訓練中だろうと休憩中だろうと任務中だろうと、衛生兵に休む暇など無い。たとえ真夜中であろうと
「いや急に腹が痛くなりまして」
医務室で寝ていた僕とハリス曹長を訪ねて来たのは、情報収集の任務を負っている諜報兵のエバンス軍曹。
「何か、心当たりはありますか?」
「あー……そうですね。生水は飲んでいませんが、街で食事した時に水割りのワインを飲みました。それと……やはり街で食べた昼食の何かが悪かったのでしょう。朝はここで食事を摂りましたし、夕食は部隊配給の乾パンしか食べていませんから」
「ふむ……」
診察台に
「街の様子はどうでした?」
取りあえず下剤を飲んで様子を見ようということで、薬が効くまでの間、何もすることが無いので僕はエバンス軍曹と会話を始めた。

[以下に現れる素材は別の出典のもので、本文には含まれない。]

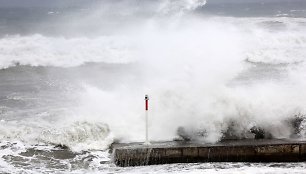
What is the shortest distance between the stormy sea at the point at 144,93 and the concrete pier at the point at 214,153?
0.79 feet

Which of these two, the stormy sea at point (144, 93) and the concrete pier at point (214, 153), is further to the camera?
the stormy sea at point (144, 93)

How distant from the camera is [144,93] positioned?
14977 millimetres

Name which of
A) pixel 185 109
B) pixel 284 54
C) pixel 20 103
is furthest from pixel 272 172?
pixel 284 54

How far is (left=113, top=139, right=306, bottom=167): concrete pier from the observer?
9297mm

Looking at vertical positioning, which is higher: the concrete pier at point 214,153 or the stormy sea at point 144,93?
the stormy sea at point 144,93

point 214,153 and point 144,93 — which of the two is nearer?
point 214,153

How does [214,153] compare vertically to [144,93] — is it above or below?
below

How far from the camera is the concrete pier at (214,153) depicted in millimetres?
9297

「出来る事なら今すぐこの街から離れたいと思うくらいには良くないね」
僕は首を傾げた。
「あまりピンとはきませんね。危険な状況だと言うのは分かるんですけど」
「完全武装の憲兵が分隊単位で街を巡回していると言えば分かるかな?」
「あー、いやまぁ……うーん」
「嵐の前のそわそわする感じがするというか、うーん、何かこう、戦端が開かれる寸前の緊張感というか、あっやばい出そう。ちょっ、トイレトイレ」
——うーん……何となくほんとにやばい状況だと言うのは分かるんだけど……やっぱこう、ピンとこないな。晴れた日に嵐が来ると言われた様な、何処かこことは関わりの無い場所で起きそうな戦争の話を聞いているみたいで、自分が当事者だという実感が全くと言って良いほど湧いてこない。間違いなく僕は当事者だと言うのに。
♦♦♦♦
ベルナルドの朝はいつもと変わらない。
彼の狭い寝室に唯一ある窓の木戸の隙間から朝日が差し込み、木戸に投げつけられた小石がコンコンと音を立てて彼の目覚めを促す。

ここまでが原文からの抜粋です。